Monevator is of the camp (along with one of my all time favorite bloggers, Golbguru, who’s been sadly quiet of late) who thinks that technical analysis is a bunch of mumbo jumbo, or as one of them says, “a load of bull and bear crap”. I suppose it’s because it seems much like reading tea leaves: check out a bunch of charts and wield a ruler and voila, you’ve got some answers! Seems a bit far-fetched maybe?

Japanese candlesticks
Image from Free Forex Signals

Thoughts On Technical Analysis of the Investment Markets

For me, the jury for this kind of investing analysis is still out. I may want to expound on this another day, but for now, I’ll say that I like to spend an inordinate amount of time at online broker sites, reading the investment forum chatter and “dabbling” in a little trading and technical analysis. I haven’t particularly discounted this form of analysis completely. In fact, I’ve been studying it for the sake of seeing a different perspective on investing, and have picked it up to try to understand current and past market behavior. As far as trying to predict the future based on the past? It’s all guesswork of course, but both stock market technical analysis and fundamental analysis attempt to provide perspective about what may potentially happen down the road with a given market or security.

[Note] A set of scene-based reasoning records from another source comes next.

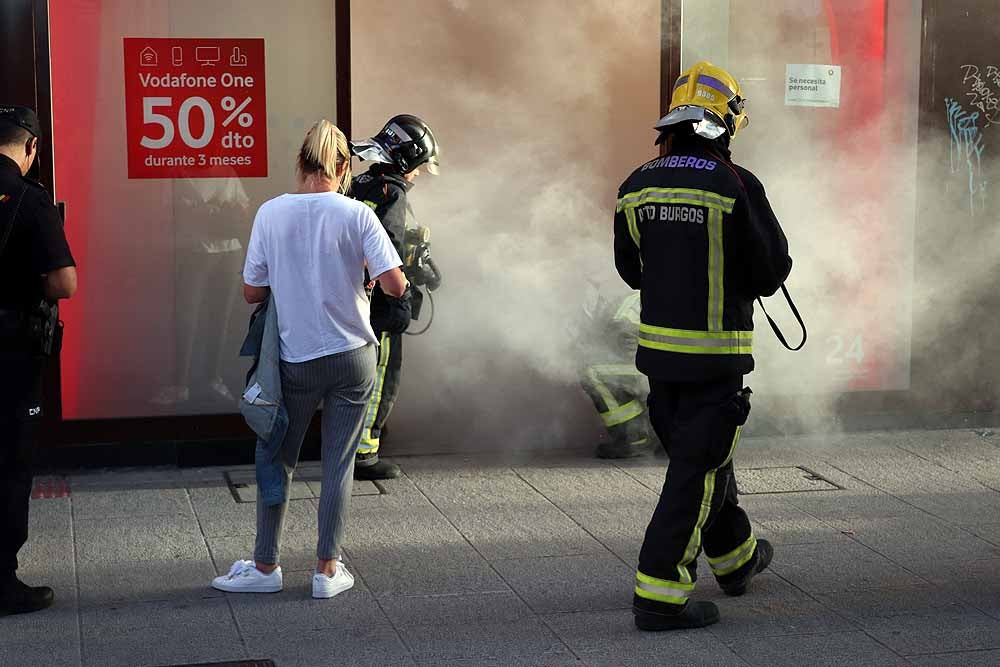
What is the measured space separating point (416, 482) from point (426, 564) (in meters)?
1.36

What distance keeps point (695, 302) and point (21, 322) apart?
235 centimetres

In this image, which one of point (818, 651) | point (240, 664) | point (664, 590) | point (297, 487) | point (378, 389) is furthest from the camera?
point (378, 389)

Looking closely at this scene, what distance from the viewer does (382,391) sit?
674 centimetres

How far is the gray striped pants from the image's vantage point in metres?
4.86

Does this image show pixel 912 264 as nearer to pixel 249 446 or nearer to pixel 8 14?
pixel 249 446

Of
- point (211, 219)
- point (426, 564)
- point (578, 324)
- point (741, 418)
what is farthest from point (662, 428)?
point (211, 219)

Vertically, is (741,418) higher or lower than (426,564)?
higher

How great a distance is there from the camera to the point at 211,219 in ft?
22.9

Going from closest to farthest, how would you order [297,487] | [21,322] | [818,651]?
[818,651] → [21,322] → [297,487]

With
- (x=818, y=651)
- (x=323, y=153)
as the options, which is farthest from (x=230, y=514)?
(x=818, y=651)

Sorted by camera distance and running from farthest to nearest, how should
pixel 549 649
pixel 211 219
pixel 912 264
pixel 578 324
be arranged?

I actually lean on both approaches (with varying degrees of confidence) along with a whole lot more (intuition included) in order to determine my next moves for my investments. And while I don’t rely on technical analysis exclusively as a way to make money off the markets, I believe I’ve become a better investor and have learned a lot more about how any market works, thanks to getting a little bit more educated in the concepts used by short term traders and active investors.

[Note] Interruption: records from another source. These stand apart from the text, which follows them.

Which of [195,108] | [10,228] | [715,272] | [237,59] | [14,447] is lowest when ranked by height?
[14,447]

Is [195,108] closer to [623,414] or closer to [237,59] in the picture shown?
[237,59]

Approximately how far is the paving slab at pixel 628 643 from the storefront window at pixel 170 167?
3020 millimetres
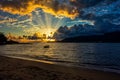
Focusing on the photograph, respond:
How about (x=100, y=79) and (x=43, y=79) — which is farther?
(x=100, y=79)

The point here for me is whether technical analysis can “help me with my game”. I think it has, but not in the way you’d think, since I don’t trade that much. I’ll just have to say “it works for me” in so far as providing me additional knowledge about how the various investment markets work and how investors and traders “play” in this universe. I pretty much use it for the educational value. I just view it as a way to get a big picture read on investments and a nice way to try to gauge market sentiment.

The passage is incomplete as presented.